Appendix J does not set forth any specified quantitative level of asbestos exposure required for the payment of EDP. Rather, the specific work situations for which EDP is payable under appendix J are left to local determination, including arbitration. Here, the Arbitrator specifically rejected the Agency's argument that the payment of EDP was required under the parties' agreement only when the OSHA requirements were exceeded and awarded EDP based on his findings that Article 29 of the agreement required a safe and healthful workplace and "employees in various locations ha[d] been exposed to a significant risk of asbestos-related disease." Award at 8. As the work situations for which EDP is payable are subject to the parties' agreement, and as the Arbitrator based his award of EDP on his interpretation of such an agreement, we conclude that the award satisfies the first requirement of category 16 of appendix J. See Allen Park VAMC II, 34 FLRA at 1100 (arbitrator's finding "'as a matter of law and fact that there is no quantitative threshold level below which exposure will not have the potential of illness or injury'" satisfied the requirement of appendix J).

With regard to the second requirement of category 16 of appendix J, the Arbitrator noted that the Agency provided safety clothing and equipment to its employees. The Arbitrator found, however, that the Agency had not made an "optimum effort to abate asbestos risks" and that the risks had not been practically eliminated. Award at 8. The Arbitrator also found that the Agency did not satisfy its contractual duty to "systematically find[] and abat[e] the asbestos hazard to the point of making some reasonable effort to remove asbestos-containing dust." Id. at 11 (footnote omitted). We conclude, therefore, that the Arbitrator's findings satisfy the second requirement of category 16 of appendix J.
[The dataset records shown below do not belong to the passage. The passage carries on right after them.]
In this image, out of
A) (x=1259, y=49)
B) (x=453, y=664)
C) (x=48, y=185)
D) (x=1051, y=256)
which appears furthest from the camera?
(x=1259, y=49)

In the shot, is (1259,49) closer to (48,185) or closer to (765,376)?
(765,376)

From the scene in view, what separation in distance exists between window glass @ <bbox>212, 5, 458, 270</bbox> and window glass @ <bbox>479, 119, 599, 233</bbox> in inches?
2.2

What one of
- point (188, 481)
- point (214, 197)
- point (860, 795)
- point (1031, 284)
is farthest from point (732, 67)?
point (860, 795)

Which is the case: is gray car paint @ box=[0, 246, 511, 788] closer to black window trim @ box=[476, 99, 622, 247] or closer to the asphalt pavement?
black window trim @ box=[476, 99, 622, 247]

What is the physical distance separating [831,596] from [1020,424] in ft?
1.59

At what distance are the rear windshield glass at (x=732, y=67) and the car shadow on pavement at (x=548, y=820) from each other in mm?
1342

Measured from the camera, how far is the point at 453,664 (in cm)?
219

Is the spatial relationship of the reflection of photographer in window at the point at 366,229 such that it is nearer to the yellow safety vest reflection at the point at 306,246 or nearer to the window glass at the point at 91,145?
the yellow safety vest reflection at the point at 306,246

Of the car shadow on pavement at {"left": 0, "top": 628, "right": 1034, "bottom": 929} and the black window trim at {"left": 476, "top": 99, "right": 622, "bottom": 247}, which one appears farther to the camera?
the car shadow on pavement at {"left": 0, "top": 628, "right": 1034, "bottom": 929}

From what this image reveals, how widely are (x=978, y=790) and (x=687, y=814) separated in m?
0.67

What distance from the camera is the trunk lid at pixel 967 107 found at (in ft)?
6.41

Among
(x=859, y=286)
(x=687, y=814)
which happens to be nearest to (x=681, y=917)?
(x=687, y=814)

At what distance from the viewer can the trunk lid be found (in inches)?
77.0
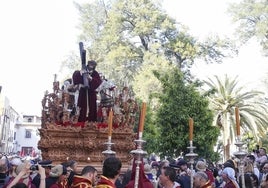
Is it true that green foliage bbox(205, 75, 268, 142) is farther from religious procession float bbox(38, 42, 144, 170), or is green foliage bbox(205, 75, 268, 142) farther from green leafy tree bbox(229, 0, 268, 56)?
religious procession float bbox(38, 42, 144, 170)

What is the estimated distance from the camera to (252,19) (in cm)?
3097

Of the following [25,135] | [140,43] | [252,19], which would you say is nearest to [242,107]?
[252,19]

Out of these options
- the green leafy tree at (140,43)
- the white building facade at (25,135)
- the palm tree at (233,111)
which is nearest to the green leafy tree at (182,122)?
the palm tree at (233,111)

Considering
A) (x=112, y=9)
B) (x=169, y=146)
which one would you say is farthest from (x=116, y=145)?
(x=112, y=9)

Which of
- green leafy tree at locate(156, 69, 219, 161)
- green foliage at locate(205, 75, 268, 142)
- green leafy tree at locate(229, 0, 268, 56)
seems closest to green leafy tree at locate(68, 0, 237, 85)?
green leafy tree at locate(229, 0, 268, 56)

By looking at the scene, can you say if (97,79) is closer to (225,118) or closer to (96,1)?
(225,118)

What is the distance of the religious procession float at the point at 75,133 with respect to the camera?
12.5 meters

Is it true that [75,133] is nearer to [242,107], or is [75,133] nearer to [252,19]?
[242,107]

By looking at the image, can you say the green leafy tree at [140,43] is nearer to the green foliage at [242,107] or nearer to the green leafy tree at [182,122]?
the green foliage at [242,107]

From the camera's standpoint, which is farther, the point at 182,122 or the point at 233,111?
the point at 233,111

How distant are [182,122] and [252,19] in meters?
14.9

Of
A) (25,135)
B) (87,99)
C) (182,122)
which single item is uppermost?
(25,135)

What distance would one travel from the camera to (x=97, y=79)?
14.0m

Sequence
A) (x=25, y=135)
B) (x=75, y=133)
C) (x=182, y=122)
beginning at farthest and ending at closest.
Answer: (x=25, y=135) < (x=182, y=122) < (x=75, y=133)
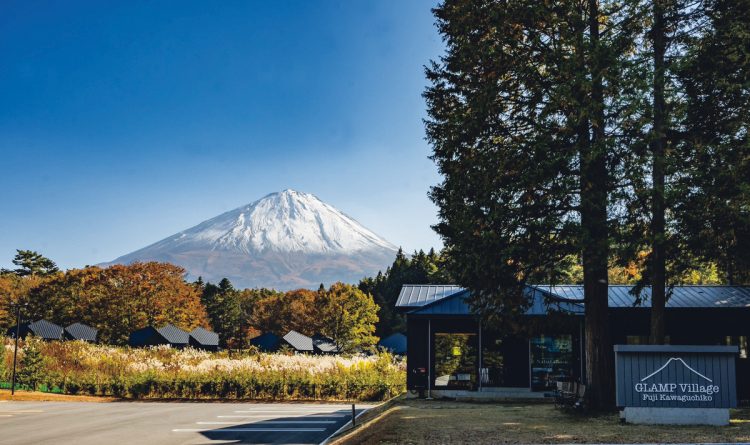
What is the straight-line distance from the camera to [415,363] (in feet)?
76.8

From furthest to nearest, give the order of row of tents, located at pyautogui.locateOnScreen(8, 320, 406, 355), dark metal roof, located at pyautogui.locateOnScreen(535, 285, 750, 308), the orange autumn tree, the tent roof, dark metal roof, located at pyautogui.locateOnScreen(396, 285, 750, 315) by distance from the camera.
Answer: the orange autumn tree
the tent roof
row of tents, located at pyautogui.locateOnScreen(8, 320, 406, 355)
dark metal roof, located at pyautogui.locateOnScreen(396, 285, 750, 315)
dark metal roof, located at pyautogui.locateOnScreen(535, 285, 750, 308)

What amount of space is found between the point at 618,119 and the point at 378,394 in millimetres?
15191

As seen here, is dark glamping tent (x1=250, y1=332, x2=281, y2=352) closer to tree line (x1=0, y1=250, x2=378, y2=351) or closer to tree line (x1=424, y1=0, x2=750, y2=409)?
tree line (x1=0, y1=250, x2=378, y2=351)

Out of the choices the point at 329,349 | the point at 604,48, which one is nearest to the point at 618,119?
the point at 604,48

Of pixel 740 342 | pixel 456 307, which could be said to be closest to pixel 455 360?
pixel 456 307

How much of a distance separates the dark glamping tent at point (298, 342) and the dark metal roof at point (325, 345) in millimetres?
874

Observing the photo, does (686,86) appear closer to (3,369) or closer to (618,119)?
(618,119)

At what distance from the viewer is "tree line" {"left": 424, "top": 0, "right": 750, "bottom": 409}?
46.2ft

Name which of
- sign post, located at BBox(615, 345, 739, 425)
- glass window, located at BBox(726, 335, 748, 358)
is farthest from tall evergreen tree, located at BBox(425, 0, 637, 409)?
glass window, located at BBox(726, 335, 748, 358)

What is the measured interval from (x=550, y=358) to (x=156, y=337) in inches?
1331

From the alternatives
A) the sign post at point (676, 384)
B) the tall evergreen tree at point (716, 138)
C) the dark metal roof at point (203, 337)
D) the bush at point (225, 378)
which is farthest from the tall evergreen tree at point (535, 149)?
the dark metal roof at point (203, 337)

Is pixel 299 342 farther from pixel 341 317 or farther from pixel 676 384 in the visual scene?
pixel 676 384

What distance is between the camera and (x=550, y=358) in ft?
77.1

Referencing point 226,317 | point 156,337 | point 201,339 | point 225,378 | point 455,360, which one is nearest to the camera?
point 455,360
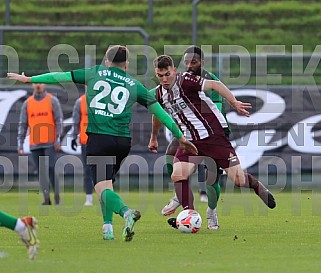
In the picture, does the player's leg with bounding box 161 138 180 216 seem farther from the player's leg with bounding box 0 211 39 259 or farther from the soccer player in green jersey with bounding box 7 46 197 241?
the player's leg with bounding box 0 211 39 259

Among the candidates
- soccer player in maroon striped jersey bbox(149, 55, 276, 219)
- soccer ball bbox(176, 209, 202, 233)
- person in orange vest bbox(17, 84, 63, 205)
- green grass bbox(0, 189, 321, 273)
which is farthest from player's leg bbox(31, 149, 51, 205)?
soccer ball bbox(176, 209, 202, 233)

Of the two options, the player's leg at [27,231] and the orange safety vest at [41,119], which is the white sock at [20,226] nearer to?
the player's leg at [27,231]

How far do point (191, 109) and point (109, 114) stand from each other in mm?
1603

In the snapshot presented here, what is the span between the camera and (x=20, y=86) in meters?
20.9

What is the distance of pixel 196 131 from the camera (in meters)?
11.9

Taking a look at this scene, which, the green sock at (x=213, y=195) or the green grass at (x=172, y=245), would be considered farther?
the green sock at (x=213, y=195)

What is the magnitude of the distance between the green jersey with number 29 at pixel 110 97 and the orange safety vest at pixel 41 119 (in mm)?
6787

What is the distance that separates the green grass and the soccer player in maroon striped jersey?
603 mm

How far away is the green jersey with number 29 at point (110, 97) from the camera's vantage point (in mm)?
10547

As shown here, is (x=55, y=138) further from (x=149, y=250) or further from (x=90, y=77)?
(x=149, y=250)

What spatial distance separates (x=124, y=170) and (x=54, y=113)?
12.1 feet

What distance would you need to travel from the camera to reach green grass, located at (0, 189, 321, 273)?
8.41m

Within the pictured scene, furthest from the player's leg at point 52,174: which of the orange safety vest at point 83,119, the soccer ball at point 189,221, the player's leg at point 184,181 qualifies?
the soccer ball at point 189,221

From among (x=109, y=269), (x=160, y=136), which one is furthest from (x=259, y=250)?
(x=160, y=136)
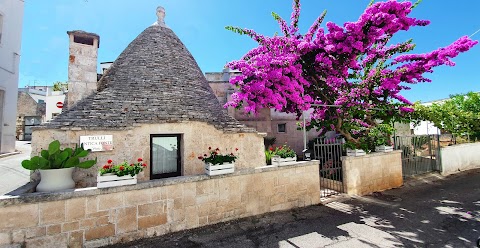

Finally, we reject the Agency's contention that the award is deficient because the Arbitrator "added to" the parties' collective bargaining agreement. Agency's Exceptions at 3. We construe this contention as an exception that the award does not draw its essence from the agreement. To establish that an award is deficient because it does not draw its essence from a collective bargaining agreement, the party making the allegation must demonstrate that the award: (1) cannot in any rational way be derived from the agreement; or (2) is so unfounded in reason and fact, and so unconnected with the wording and purpose of the agreement, as to manifest an infidelity to the obligation of the arbitrator; or (3) evidences a manifest disregard for the agreement; or (4) does not represent a plausible interpretation of the agreement. See, for example, U.S. Department of Transportation, Maritime Administration, James River Reserve Fleet and National Association of Government Employees, Local R4-47, 35 FLRA 1213, 1216 (1990).